**REQUIREMENT**
The line containing "In the photo, does" and every line after it, through the last, are to be extracted exactly; no other lines belong in the answer.

(Records from a collection)

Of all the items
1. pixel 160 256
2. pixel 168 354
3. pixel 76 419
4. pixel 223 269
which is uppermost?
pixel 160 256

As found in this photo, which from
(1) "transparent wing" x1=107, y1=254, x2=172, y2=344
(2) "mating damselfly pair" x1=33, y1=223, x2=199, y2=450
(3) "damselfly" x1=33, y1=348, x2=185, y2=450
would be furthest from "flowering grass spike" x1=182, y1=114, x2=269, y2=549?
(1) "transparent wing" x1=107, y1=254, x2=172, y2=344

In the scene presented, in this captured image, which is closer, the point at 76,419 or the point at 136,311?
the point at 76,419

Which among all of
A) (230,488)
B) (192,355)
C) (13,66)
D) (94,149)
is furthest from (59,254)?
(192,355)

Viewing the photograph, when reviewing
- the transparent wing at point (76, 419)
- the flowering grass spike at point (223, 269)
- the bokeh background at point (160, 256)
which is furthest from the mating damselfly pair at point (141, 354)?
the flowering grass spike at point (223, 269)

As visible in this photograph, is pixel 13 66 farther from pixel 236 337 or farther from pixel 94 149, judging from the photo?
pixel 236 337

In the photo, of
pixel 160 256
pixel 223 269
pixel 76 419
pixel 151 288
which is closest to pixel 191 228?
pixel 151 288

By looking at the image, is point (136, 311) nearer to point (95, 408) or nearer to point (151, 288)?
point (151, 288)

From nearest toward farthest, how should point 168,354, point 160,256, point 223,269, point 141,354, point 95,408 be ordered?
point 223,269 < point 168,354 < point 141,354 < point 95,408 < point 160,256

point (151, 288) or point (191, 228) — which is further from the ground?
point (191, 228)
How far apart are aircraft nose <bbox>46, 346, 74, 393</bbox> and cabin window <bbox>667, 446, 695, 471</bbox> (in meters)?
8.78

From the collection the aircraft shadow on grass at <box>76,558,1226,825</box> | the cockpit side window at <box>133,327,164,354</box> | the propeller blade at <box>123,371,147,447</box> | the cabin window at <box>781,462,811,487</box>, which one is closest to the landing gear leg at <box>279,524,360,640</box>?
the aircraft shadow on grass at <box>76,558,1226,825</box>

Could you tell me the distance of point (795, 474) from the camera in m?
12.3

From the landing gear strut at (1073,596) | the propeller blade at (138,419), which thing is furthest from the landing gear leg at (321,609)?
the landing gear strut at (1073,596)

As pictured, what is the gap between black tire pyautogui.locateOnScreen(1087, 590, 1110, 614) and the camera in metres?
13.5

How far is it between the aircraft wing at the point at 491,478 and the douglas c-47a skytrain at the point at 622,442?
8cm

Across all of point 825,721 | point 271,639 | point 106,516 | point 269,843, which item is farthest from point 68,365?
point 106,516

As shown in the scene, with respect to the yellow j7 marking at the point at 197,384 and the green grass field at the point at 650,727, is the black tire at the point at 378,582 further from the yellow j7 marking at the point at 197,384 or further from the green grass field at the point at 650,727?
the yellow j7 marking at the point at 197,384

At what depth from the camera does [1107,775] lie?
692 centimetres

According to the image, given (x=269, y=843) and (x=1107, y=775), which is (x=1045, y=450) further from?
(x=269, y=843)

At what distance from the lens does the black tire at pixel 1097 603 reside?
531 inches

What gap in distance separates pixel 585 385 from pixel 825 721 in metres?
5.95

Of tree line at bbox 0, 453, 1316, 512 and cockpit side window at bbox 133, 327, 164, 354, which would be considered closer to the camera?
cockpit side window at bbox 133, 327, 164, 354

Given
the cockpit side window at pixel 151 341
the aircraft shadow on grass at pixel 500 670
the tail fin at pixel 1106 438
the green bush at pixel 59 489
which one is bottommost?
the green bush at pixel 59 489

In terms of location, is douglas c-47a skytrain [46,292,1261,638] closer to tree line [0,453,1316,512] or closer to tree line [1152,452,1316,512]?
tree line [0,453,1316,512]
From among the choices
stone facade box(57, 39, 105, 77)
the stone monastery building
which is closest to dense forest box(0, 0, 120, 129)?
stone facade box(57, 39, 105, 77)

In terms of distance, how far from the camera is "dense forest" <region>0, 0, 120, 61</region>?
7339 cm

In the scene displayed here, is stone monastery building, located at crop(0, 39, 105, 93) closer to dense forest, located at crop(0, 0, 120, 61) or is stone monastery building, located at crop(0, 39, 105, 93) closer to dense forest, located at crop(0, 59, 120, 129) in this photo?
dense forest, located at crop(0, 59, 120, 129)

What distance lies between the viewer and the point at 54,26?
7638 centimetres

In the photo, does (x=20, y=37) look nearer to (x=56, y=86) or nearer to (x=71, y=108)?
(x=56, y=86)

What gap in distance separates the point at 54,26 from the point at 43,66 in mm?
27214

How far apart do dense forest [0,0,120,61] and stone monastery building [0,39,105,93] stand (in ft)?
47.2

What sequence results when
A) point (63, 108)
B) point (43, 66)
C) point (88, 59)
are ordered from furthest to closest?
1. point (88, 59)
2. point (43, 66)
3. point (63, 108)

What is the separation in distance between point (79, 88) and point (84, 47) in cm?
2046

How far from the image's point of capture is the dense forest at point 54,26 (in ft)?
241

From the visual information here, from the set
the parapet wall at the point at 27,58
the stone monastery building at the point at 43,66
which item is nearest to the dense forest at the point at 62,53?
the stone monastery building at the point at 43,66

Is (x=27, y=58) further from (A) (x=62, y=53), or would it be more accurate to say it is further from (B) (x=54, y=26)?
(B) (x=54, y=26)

**TASK RESPONSE**
In the photo, does (x=20, y=37) look nearer to (x=56, y=86) or nearer to (x=71, y=108)?
(x=56, y=86)

What gap in distance separates the point at 54,26 from the point at 43,66 in mm?
27214

How far apart do dense forest [0,0,120,61] and stone monastery building [0,39,105,93] stand (in ft)?
47.2

What sequence results when
A) point (63, 108)
B) point (43, 66)
C) point (88, 59)
are ordered from furthest to closest?
1. point (88, 59)
2. point (43, 66)
3. point (63, 108)

What is the separation in distance between point (79, 88) and point (84, 47) in cm?
2046

How far from the image's point of capture is the dense forest at point 54,26 (in ft)?
241

From the visual information here, from the set
the parapet wall at the point at 27,58
the stone monastery building at the point at 43,66
which item is nearest to the dense forest at the point at 62,53?
the stone monastery building at the point at 43,66

Is (x=27, y=58) further from (A) (x=62, y=53), or would it be more accurate to say it is further from (B) (x=54, y=26)?
(B) (x=54, y=26)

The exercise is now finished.